The analogies are tempting, but they spotlight a difference. After retiring from Liberty Union in 1977, Sanders never again joined a political party; even the Progressive Coalition, which formed during his mayoralty and holds city hall still today, was kept somewhat at arm’s length. “Socialism” never really stuck to him; he often presented himself as a kind of flinty Yankee figure, at his core a libertarian hill farmer. And anyway, socialism was good business for Burlington: the downtown merchants thrived in our new, bustling city, with its telegenic mayor and smart, young administration.

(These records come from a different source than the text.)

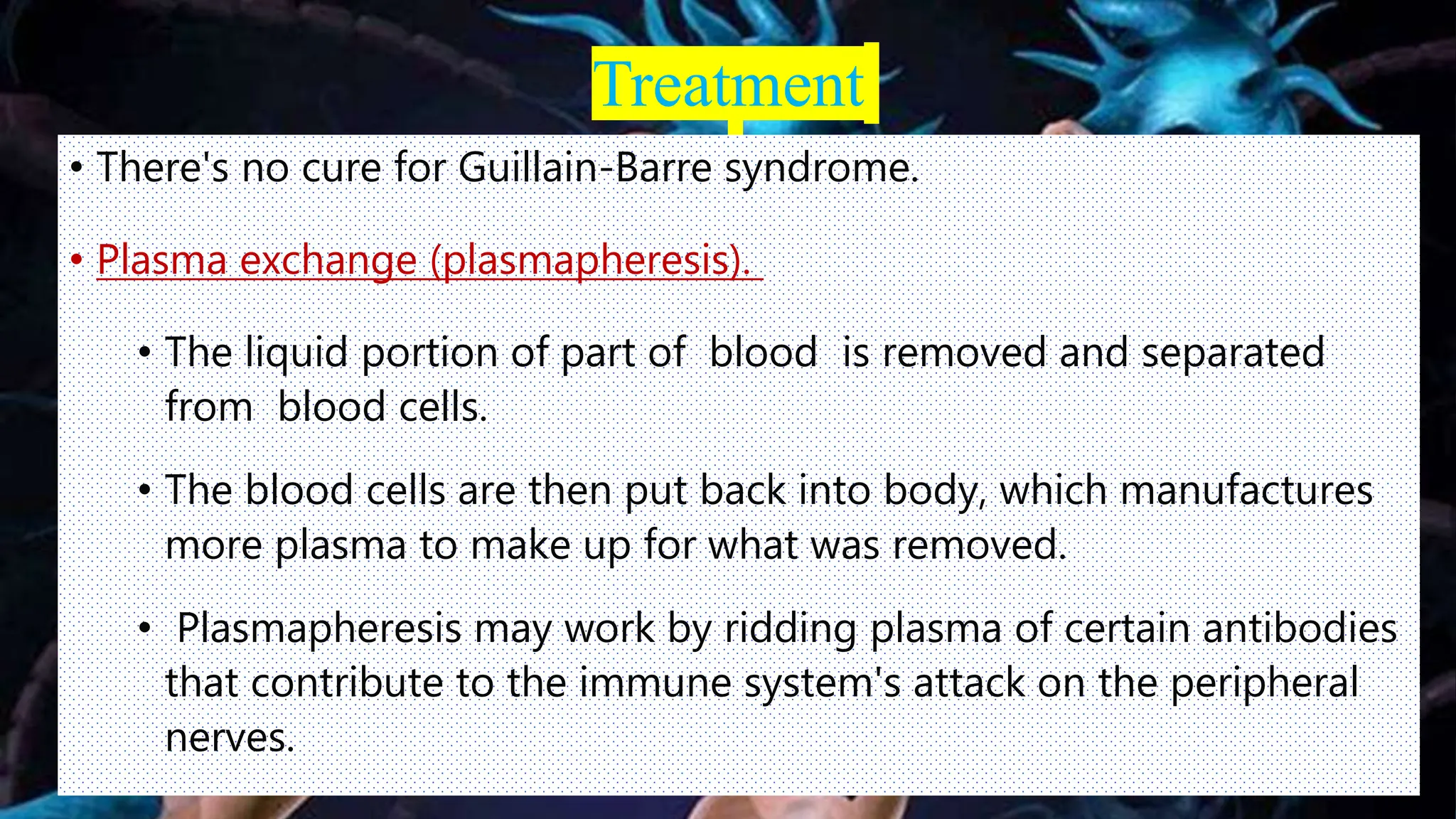 Treatment

• There's no cure for Guillain-Barre syndrome.

• Plasma exchange (plasmapheresis).

• The liquid portion of part of blood is removed and separated from blood cells.

• The blood cells are then put back into body, which manufactures more plasma to make up for what was removed.

• Plasmapheresis may work by ridding plasma of certain antibodies that contribute to the immune system's attack on the peripheral nerves.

Zohran Mamdani won the support of over one million New Yorkers, but now the New York City DSA, invigorated by his landslide, has risen along with him and promises to hold him to account. At a DSA watch party on election night in Tribeca, the mantra in the crowd was “affordability,” to be sure; but the hope, the buoyancy, the romance was that an expanding socialist movement, managed by the brilliant and passionate young activists who brought this moment to fruition, might recalibrate nationwide what progressives sometimes call “the left wing of the possible.” In Burlington the Sanders win played out as a series of apparently small-ball measures. Some were “socialist”—a modest housing trust for low-cost home ownership, new protections for tenants, a community and economic development fund, a new network of neighborhood groups empowered by city hall—and some, like the arrival of a minor league baseball team, a jazz festival, a fishing derby, a snow shoveling program, a teen center, were not. Maybe the crucial lessons of the Sanders years are in essence entrepreneurial. As Bernie told Mamdani at their iced-tea summit: with everybody chipping in, with a sense that a city can be perfected by the contributions of its citizens, “you’d be surprised that small amounts of money can really go a long way.”